SELECT vs. SELECT VALUE

The problem: You ran a query expecting a number or a list of documents, and instead you got a JSON object wrapper you didn't ask for.

What's happening:

SELECT COUNT(1) FROM c
WHERE c.entityType = 'CocktailRecipe'

Returns this:

[{ "$1": 5800 }]

That's an object with an auto-generated property name. Not the number 5800. If you're deserializing this into a C# int, it won't work.

SELECT VALUE COUNT(1) FROM c
WHERE c.entityType = 'CocktailRecipe'

Returns this:

[5800]

That's the raw scalar. SELECT VALUE unwraps the result — it gives you the value instead of an object containing the value. Same thing applies when you're selecting documents:

-- Returns documents wrapped in an object: [{ "c": { ... } }]
SELECT c FROM c WHERE c.entityType = 'CocktailRecipe'

-- Returns the documents directly: [{ ... }]
SELECT VALUE c FROM c WHERE c.entityType = 'CocktailRecipe'

The rule of thumb: If you want to deserialize the results directly into your C# model (or into a scalar), use SELECT VALUE. If you need to project into a custom shape with named properties, use SELECT with aliases.

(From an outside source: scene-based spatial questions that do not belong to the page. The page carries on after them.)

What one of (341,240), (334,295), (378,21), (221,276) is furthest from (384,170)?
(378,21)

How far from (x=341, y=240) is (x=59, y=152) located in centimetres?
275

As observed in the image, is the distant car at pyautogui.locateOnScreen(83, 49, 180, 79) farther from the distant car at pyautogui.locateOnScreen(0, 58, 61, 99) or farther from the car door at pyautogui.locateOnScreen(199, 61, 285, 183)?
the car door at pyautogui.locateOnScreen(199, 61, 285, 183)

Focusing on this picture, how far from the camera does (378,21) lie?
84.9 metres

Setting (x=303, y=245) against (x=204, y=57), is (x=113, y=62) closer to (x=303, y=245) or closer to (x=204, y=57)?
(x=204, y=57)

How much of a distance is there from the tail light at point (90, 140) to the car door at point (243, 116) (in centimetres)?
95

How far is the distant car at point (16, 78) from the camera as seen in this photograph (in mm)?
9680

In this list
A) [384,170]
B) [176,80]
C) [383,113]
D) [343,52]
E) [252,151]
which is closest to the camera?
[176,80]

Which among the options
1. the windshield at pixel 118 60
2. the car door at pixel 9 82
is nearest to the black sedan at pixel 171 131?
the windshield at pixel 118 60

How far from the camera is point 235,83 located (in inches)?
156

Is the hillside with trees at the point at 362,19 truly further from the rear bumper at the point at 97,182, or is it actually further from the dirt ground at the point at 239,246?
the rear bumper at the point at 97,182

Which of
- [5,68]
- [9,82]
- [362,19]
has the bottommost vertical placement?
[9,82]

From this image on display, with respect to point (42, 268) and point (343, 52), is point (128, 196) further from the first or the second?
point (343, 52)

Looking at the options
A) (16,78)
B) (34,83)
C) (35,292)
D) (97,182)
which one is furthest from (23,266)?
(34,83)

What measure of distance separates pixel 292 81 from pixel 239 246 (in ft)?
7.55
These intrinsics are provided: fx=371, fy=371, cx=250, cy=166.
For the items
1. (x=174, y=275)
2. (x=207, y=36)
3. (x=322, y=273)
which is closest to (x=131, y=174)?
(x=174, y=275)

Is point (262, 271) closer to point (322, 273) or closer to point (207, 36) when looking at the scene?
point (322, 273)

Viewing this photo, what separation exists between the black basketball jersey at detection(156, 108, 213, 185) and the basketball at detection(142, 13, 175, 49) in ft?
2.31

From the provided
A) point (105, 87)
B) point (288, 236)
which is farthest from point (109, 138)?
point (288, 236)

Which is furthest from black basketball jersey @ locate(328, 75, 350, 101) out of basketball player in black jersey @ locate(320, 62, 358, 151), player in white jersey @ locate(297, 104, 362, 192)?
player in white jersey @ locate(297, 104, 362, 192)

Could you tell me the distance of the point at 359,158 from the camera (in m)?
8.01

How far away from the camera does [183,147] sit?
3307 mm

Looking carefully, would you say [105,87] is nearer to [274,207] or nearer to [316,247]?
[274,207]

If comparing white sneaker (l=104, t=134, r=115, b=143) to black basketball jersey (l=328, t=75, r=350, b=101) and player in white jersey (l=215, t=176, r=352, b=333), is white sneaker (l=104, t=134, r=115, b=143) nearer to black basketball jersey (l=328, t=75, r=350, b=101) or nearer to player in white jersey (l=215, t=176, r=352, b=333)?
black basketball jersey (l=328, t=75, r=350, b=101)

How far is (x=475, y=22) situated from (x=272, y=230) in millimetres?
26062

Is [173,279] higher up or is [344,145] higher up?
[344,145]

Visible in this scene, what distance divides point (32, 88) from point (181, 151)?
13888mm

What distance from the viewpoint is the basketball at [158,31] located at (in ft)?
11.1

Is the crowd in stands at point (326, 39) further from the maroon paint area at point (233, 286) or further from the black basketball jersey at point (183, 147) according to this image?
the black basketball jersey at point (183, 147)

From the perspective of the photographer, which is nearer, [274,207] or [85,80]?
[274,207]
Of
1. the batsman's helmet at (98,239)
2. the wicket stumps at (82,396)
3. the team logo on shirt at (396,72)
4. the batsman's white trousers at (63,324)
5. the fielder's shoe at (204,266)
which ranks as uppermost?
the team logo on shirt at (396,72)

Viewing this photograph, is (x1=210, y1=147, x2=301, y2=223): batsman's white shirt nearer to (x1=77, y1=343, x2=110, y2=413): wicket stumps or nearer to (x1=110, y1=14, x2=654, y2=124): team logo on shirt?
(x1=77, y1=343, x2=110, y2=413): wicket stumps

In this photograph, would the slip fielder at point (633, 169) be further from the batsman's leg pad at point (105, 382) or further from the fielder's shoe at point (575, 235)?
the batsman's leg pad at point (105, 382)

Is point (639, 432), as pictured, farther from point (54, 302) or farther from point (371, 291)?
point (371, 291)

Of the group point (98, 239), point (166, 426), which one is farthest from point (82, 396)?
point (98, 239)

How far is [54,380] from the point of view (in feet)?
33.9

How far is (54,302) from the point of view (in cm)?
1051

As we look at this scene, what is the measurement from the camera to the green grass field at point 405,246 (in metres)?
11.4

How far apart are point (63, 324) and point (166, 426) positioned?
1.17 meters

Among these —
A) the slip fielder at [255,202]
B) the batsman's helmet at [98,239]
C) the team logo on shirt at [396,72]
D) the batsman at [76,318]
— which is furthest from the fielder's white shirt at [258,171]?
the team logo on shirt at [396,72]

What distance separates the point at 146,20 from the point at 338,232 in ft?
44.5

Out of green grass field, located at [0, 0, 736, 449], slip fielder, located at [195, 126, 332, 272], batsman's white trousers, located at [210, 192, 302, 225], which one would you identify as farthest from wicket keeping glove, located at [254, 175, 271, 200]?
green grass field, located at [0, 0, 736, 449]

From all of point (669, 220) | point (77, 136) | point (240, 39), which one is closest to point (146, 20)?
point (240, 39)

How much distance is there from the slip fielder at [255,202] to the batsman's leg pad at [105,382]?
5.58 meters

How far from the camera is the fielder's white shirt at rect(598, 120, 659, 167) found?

Cross-reference: Chapter 7 (query cost comparisons), Chapter 11 (LINQ vs. raw SQL).

SELECT DISTINCT VALUE

The problem: You're searching nested arrays with JOIN and getting duplicate results.

In the cocktail app, searching for recipes that contain "lime" looks like this:

SELECT VALUE c FROM c
JOIN i IN c.ingredients
WHERE c.entityType = 'CocktailRecipe'
AND CONTAINS(i.name, 'lime', true)

If a recipe has both "Lime Juice" and "Lime Wheel" in its ingredients, the JOIN matches twice, and you get the same recipe document twice in your results.

The fix:

SELECT DISTINCT VALUE c FROM c
JOIN i IN c.ingredients
WHERE c.entityType = 'CocktailRecipe'
AND CONTAINS(i.name, 'lime', true)

DISTINCT VALUE deduplicates at the document level. Two matches in the same recipe, one result. This is the standard pattern for any query that JOINs into nested arrays.

RU note: DISTINCT adds a small amount of processing overhead. It's worth it. The alternative is deduplicating in your application code, which means you've already paid the RU cost to read the duplicates and transfer them across the wire.

Cross-reference: Chapter 11 (ingredient search queries).

CONTAINS with Case-Insensitive Search

The problem: Your text search is case-sensitive and users are annoyed.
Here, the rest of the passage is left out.